What to work on —
**a.** Translate this sentence from the passage about Sarbel below into Spanish: "On 28 February 2007, Sarbel performed the song live against the two singers for the ticket."
**b.** In the passage about Sarbel below, what share of the combined televotes and jury votes did he receive?
**c.** Write a continuation of the passage about Sarbel below, beginning after its final sentence.

Seeing his growing popularity, Greek television ERT asked Sarbel to compete for a ticket to represent Greece in the Eurovision Song Contest in Helsinki, Finland. Sarbel had to compete against established singer Christos Dantis and fellow newcomer singer Tamta. Sarbel enlisted the help of Greek-Swedish composers Alex Papacostantinou, Marcus Englof, and Mack to write his song, who are responsible for many of Greek singer Elena Paparizou's hits. They wrote the song "Yassou Maria", which is performed in English with only the word 'yassou' (and the name 'Maria') being Greek. There is also a version released in a mix of Greek and English.

On 28 February 2007, Sarbel performed the song live against the two singers for the ticket. Although the performance had some sound problems, he went on to receive 39.69% of the combined televotes and jury votes, winning the contest.

In an interview in March 2007, Sarbel made it clear that he doesn't want an international career by saying "I don't care either being famous abroad or starting an international career. I only care for Greece. I grew up abroad but choose to live in Greece. I can't tell you whether Eurovision helps my career or not, because I don't know. It's very dangerous. However, it is an experience I want to live. I want to have fun in the Contest and do my best.".

Data provided —
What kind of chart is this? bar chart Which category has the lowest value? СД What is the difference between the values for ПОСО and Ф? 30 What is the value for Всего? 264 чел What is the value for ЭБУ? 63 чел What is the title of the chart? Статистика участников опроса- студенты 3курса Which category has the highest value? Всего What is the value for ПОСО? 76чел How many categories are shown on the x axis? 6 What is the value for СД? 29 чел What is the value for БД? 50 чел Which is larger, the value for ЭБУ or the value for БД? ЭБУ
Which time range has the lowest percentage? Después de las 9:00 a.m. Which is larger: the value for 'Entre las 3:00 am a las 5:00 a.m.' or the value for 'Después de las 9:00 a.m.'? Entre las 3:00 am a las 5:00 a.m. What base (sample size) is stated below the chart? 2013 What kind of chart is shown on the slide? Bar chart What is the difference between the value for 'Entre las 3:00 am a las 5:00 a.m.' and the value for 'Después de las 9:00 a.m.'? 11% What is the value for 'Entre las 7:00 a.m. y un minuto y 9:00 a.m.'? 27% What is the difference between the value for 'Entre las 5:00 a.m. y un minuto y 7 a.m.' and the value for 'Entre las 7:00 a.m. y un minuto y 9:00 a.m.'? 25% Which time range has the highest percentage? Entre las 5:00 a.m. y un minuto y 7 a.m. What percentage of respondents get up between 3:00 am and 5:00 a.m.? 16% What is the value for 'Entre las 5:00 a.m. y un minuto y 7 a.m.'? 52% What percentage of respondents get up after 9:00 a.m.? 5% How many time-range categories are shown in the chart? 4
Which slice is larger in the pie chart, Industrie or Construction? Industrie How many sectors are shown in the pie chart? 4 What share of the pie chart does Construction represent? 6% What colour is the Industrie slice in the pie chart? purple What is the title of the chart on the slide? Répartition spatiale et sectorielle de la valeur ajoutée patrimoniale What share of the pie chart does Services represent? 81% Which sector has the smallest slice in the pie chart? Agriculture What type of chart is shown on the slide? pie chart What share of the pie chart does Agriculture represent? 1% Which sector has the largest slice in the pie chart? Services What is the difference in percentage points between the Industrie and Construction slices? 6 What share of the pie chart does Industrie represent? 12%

Responses by task —
**a.** El 28 de febrero de 2007, Sarbel interpretó la canción en directo frente a los dos cantantes por el pase.

**b.** 39.69%

**c.**
Following the win, Sarbel toured Europe to promote his song. He also filmed the video clip for the song and changed the scene performance around a bit. The song eventually placed 7th at the Eurovision Song Contest 2007.

On 12 March 2007, Sahara was re-released as Sahara: Euro Edition and feature the "Yassou Maria" CD single as a bonus. The CD single for "Yassou Maria" was released on 7 March 2007. The CD single includes "Yassou Maria", "Yassou Maria (Greeklish version)", "Enas Apo Mas (Special Holiday Mix)" and a duet with Persian singer Cameron Cartio called "Mi Chica" which was recorded in a mixture of Greek, English, Spanish and Persian and is Latin in style with Greek pop elements.

===2008–2012: Kati san esena===
Sarbel started singing at Votanikos club in Athens, at 2008, along with Natassa Theodoridou and Nikos Kourkoulis.

The new single "Eho Trelathei" [Greek for 'I have been driven crazy'] was introduced at the Greek National Final 2008 on ERT. It is a blend of oriental elements with the main chorus being rock. This was followed by the release of the album Kati san esena.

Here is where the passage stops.